December 8, 2025

How I Built My 'Ask AI' Web Assistant

A deep dive into the RAG pipeline, LLM prompting strategies, and automated workflows that power the Ask AI feature on folch.ai

How I Built My 'Ask AI' Web Assistant

Overview

The "Ask AI" feature on my personal website lets visitors ask questions about my career, projects, and tools using natural language. Behind the scenes, it's powered by a RAG (Retrieval-Augmented Generation) pipeline that combines semantic search with LLM reasoning.

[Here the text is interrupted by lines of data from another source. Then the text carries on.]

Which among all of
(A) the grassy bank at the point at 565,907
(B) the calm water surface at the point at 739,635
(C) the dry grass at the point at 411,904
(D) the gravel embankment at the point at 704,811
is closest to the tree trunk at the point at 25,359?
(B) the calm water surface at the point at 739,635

Here's how I built it.

1. RAG Pipeline

Content Processing

The RAG pipeline starts with processing various content types from my website:

  • Projects: MDX files from src/content/projects/ plus metadata from src/lib/data.ts
  • Journey: Career milestones from src/content/journey/ combined into a single timeline
  • Tools: AI tools documentation from src/content/tools/tools.mdx
  • Blog: Blog posts from src/content/blog/
  • CV & For-Agents: Additional structured content

Each content type is processed by dedicated functions (processProjects(), processJourney(), etc.) that:

  1. Read MDX files and extract frontmatter
  2. Combine metadata with content
  3. Generate clean URLs for each piece of content
  4. Create ContentChunk objects with structured metadata

Chunking Strategy

Content is split into semantic chunks using a sentence-based approach:

function generateChunks(text: string, maxLength: number = 1000): string[] {
  // If text is short enough, return as single chunk
  if (text.length <= maxLength) {
    return text.length >= 20 ? [text.trim()] : [];
  }

  // Split by sentences and group into chunks
  const sentences = text.split(/[.!?]\s+/);
  const chunks: string[] = [];
  let currentChunk = "";

  for (const sentence of sentences) {
    if ((currentChunk + sentence).length > maxLength && currentChunk) {
      chunks.push(currentChunk.trim());
      currentChunk = sentence;
    } else {
      currentChunk += (currentChunk ? ". " : "") + sentence;
    }
  }

  if (currentChunk) {
    chunks.push(currentChunk.trim());
  }

  return chunks.filter((chunk) => chunk.length >= 20);
}

This ensures chunks are semantically coherent (complete sentences) while staying within token limits.

Embedding Generation

Chunks are embedded using OpenAI's text-embedding-3-small (1536 dimensions) or via OpenRouter for flexibility. The embedding script:

  1. Generates embeddings for all sub-chunks in batches
  2. Validates embedding dimensions match expected size (1536)
  3. Stores embeddings in PostgreSQL using pgvector

Vector Database Schema

I use Neon (serverless Postgres) with the pgvector extension. The schema includes:

  • docs.page: Stores page metadata (path, type, meta JSON, last_refresh)
  • docs.page_section: Stores content chunks with their embeddings (vector(1536))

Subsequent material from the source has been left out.